__DIRECTIONS__
Beginning at the line containing "Looking among tall", output every line to the end of the data below exactly as it appears.

__Entries on spatial positioning__

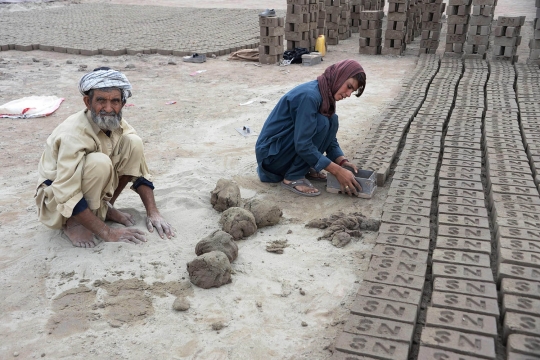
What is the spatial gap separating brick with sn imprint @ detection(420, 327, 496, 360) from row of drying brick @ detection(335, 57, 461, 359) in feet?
0.24

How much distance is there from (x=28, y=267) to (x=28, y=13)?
17722mm

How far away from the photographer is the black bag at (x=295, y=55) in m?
11.0

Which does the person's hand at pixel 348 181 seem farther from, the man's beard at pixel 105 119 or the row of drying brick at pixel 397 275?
the man's beard at pixel 105 119

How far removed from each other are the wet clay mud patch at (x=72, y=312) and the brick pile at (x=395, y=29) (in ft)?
33.6

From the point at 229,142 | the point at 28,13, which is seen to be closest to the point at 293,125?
the point at 229,142

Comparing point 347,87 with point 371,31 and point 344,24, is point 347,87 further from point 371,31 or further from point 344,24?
point 344,24

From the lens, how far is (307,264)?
3596 mm

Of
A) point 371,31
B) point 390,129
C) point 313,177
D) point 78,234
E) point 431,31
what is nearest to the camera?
point 78,234

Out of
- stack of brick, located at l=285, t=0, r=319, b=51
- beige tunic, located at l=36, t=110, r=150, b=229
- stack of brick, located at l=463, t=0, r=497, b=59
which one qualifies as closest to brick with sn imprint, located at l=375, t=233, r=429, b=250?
beige tunic, located at l=36, t=110, r=150, b=229

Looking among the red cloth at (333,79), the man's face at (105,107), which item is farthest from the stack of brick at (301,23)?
the man's face at (105,107)

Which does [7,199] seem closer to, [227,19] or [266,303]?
[266,303]

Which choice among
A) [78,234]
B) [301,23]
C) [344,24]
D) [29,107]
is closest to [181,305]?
[78,234]

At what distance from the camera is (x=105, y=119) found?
3518 millimetres

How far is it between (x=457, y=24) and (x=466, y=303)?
31.1 feet
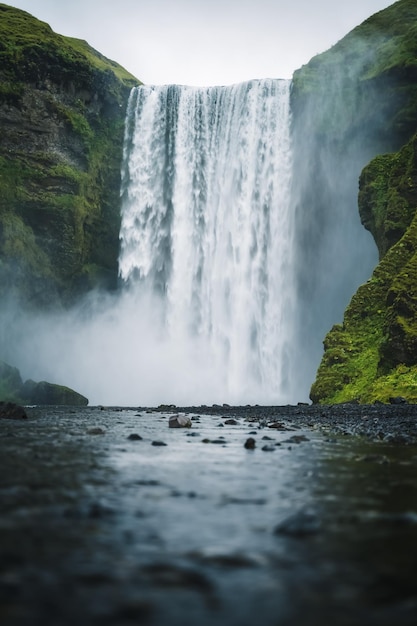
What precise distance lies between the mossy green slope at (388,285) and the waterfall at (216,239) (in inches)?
334

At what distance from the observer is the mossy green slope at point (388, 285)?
23703 millimetres

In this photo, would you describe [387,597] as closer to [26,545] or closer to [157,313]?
[26,545]

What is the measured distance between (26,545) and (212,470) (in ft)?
9.88

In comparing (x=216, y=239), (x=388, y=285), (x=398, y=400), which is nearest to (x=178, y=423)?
(x=398, y=400)

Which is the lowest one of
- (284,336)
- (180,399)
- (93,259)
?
(180,399)

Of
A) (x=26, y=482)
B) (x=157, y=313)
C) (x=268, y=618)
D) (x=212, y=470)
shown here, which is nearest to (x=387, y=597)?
(x=268, y=618)

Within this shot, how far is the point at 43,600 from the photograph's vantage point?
6.58 feet

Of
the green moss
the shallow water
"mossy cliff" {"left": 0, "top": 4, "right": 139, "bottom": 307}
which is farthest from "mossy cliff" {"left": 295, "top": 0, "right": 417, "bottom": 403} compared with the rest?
"mossy cliff" {"left": 0, "top": 4, "right": 139, "bottom": 307}

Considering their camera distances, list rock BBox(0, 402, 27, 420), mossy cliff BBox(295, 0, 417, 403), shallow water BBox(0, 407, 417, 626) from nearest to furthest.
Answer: shallow water BBox(0, 407, 417, 626) → rock BBox(0, 402, 27, 420) → mossy cliff BBox(295, 0, 417, 403)

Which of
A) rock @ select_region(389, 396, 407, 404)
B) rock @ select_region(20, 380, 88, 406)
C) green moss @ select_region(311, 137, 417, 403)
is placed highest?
green moss @ select_region(311, 137, 417, 403)

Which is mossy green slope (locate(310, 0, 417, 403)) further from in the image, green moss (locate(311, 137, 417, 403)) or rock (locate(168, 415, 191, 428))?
rock (locate(168, 415, 191, 428))

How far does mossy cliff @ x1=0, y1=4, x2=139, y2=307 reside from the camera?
4431 centimetres

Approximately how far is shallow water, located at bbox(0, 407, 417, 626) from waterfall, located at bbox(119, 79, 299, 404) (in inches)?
1339

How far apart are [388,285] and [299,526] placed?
1063 inches
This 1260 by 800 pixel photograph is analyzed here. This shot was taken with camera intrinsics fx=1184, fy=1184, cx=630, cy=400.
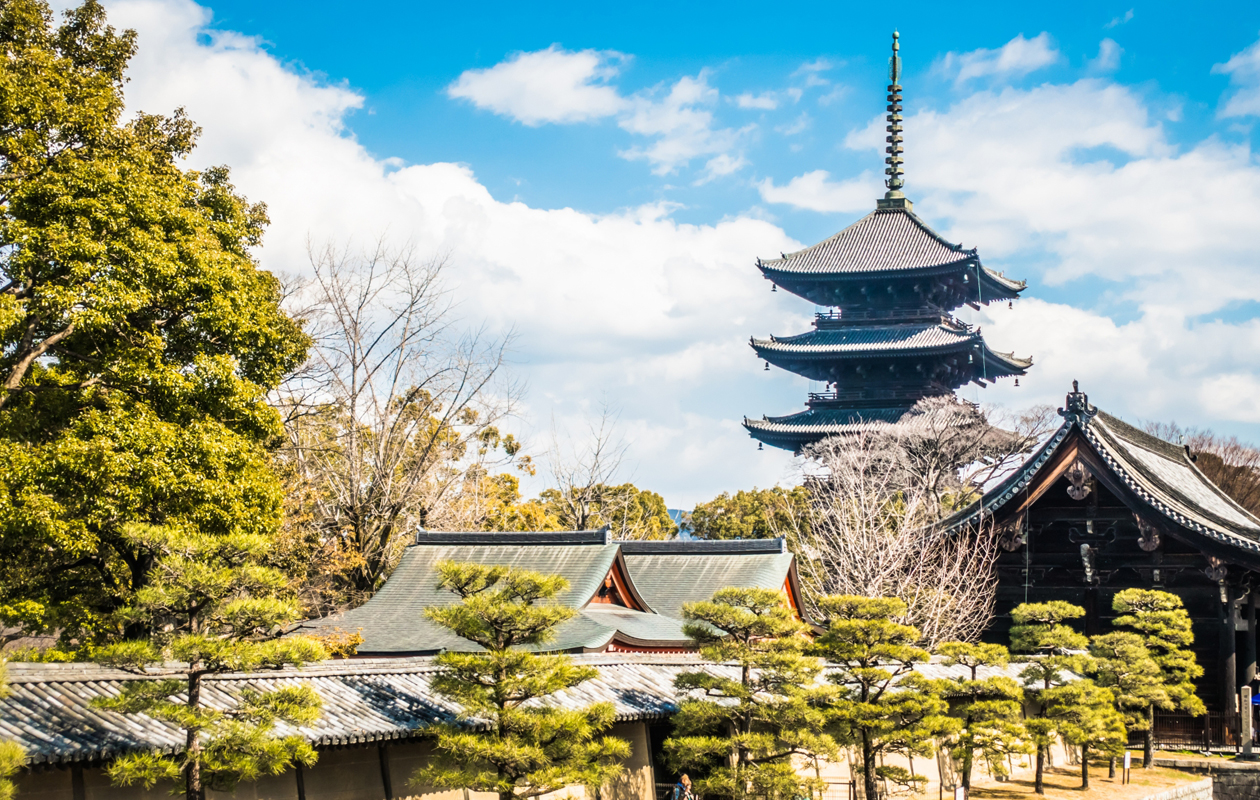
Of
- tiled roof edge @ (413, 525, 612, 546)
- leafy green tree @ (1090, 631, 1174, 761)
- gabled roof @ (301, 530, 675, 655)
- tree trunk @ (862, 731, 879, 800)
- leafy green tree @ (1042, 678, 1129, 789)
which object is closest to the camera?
tree trunk @ (862, 731, 879, 800)

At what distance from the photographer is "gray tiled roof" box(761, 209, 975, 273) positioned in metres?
45.8

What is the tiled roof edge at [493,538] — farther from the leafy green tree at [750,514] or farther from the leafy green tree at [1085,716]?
the leafy green tree at [750,514]

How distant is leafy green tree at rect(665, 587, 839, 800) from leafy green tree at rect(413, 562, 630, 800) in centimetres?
201

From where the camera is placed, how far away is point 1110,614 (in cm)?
2788

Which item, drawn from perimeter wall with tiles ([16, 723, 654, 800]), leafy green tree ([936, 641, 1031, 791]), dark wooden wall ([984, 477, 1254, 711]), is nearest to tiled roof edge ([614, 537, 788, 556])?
dark wooden wall ([984, 477, 1254, 711])

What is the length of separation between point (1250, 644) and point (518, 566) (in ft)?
55.3

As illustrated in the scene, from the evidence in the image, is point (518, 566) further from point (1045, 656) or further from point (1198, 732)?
point (1198, 732)

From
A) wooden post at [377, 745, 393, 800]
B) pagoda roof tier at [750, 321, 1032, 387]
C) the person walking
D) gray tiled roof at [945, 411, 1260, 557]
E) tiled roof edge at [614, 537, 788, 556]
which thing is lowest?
the person walking

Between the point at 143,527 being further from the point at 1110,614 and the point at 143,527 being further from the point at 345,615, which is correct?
the point at 1110,614

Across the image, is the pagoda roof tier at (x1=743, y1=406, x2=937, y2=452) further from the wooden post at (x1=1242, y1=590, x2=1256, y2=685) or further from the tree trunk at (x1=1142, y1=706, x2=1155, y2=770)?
the tree trunk at (x1=1142, y1=706, x2=1155, y2=770)

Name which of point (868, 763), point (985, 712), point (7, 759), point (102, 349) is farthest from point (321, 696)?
point (985, 712)

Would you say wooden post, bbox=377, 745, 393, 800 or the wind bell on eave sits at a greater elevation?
the wind bell on eave

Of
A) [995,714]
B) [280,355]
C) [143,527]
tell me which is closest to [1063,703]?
[995,714]

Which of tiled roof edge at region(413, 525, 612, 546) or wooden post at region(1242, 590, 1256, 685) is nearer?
wooden post at region(1242, 590, 1256, 685)
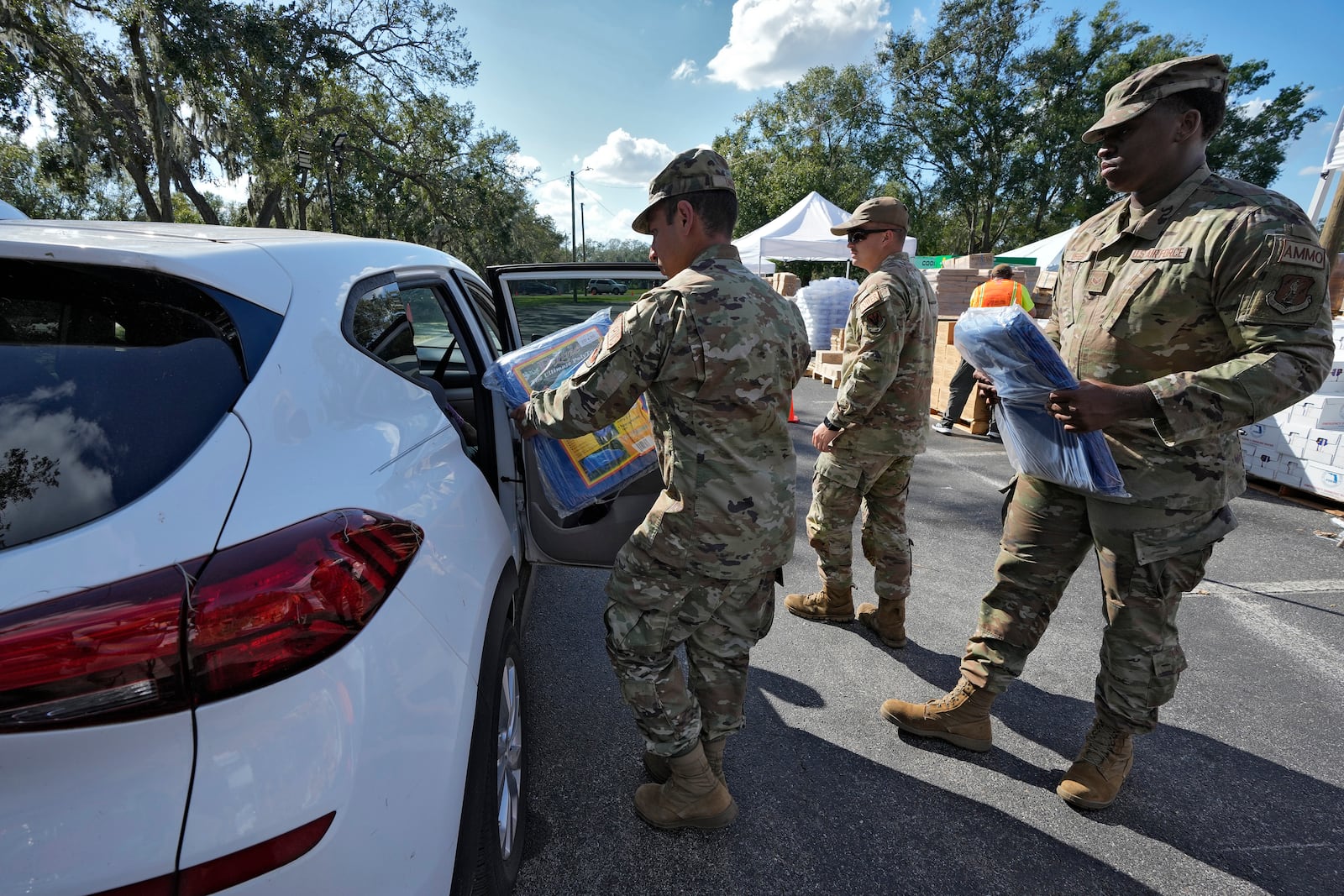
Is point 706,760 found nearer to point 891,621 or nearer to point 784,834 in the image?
point 784,834

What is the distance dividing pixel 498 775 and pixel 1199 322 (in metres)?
2.20

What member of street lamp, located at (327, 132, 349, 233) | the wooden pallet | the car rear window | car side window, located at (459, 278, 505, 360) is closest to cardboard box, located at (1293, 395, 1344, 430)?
the wooden pallet

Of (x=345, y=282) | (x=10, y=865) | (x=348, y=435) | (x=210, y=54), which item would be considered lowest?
(x=10, y=865)

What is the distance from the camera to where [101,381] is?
3.31 feet

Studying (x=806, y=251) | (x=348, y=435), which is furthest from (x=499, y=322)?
(x=806, y=251)

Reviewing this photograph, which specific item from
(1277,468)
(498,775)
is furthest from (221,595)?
(1277,468)

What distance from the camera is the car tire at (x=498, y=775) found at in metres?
1.32

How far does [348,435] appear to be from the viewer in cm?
122

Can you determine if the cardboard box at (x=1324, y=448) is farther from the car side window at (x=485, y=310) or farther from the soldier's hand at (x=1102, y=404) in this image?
the car side window at (x=485, y=310)

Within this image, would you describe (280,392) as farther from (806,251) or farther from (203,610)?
(806,251)

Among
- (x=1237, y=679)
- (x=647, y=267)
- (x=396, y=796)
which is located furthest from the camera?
(x=647, y=267)

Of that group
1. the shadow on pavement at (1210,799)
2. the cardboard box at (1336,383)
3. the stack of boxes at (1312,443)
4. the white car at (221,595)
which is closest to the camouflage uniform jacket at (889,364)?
the shadow on pavement at (1210,799)

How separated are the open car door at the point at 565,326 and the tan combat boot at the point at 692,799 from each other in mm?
681

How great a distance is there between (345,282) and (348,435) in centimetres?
45
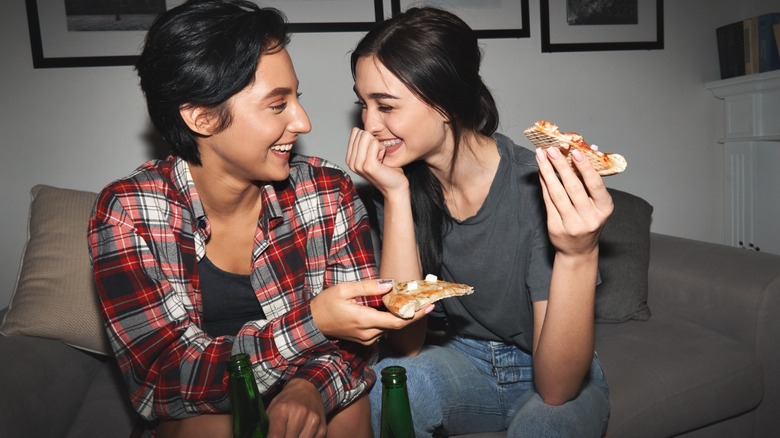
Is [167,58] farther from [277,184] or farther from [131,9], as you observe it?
[131,9]

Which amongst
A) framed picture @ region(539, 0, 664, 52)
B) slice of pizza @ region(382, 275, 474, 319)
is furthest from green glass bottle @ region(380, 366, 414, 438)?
framed picture @ region(539, 0, 664, 52)

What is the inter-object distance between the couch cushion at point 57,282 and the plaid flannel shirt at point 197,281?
67 centimetres

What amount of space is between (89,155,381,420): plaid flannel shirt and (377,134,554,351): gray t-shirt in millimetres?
292

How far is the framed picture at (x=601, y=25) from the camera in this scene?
2.89 m

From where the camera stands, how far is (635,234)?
2428 millimetres

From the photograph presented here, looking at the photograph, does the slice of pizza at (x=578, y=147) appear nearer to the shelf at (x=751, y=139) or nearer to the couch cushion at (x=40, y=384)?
the couch cushion at (x=40, y=384)

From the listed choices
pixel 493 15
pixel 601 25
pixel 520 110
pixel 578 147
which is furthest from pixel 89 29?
pixel 601 25

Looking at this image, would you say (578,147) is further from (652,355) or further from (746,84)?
(746,84)

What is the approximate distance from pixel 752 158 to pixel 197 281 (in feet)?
9.10

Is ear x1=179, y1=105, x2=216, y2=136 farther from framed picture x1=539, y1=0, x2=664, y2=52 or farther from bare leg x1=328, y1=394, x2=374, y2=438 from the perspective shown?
framed picture x1=539, y1=0, x2=664, y2=52

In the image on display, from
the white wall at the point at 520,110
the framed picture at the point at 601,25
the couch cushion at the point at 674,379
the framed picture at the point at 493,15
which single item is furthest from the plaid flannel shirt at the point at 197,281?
the framed picture at the point at 601,25

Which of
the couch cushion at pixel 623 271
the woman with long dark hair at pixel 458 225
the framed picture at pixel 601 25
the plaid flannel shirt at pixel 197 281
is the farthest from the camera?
the framed picture at pixel 601 25

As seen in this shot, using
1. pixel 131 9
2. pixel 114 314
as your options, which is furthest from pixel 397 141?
pixel 131 9

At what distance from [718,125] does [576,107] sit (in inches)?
33.5
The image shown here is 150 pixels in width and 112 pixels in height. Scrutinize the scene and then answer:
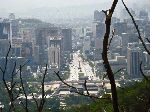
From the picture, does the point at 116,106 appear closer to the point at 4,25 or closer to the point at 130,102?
the point at 130,102

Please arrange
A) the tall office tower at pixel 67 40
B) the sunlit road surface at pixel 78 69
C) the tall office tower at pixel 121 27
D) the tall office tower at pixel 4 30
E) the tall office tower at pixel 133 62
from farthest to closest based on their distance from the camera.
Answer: the tall office tower at pixel 121 27, the tall office tower at pixel 67 40, the tall office tower at pixel 4 30, the tall office tower at pixel 133 62, the sunlit road surface at pixel 78 69

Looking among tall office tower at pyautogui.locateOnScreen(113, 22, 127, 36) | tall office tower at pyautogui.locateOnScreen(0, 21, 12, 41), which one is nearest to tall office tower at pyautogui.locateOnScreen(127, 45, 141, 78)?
tall office tower at pyautogui.locateOnScreen(113, 22, 127, 36)

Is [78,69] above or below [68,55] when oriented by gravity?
below

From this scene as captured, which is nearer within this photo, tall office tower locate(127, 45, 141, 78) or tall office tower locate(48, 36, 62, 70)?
tall office tower locate(127, 45, 141, 78)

__WRITTEN SOLUTION__
Looking among tall office tower at pyautogui.locateOnScreen(113, 22, 127, 36) | tall office tower at pyautogui.locateOnScreen(0, 21, 12, 41), which one is nearest to tall office tower at pyautogui.locateOnScreen(127, 45, 141, 78)?
tall office tower at pyautogui.locateOnScreen(113, 22, 127, 36)

Is [78,69] above or below [68,55] when oriented by gravity?
below

From this scene as captured, which is nearer within this photo, tall office tower locate(127, 45, 141, 78) or tall office tower locate(48, 36, 62, 70)?
tall office tower locate(127, 45, 141, 78)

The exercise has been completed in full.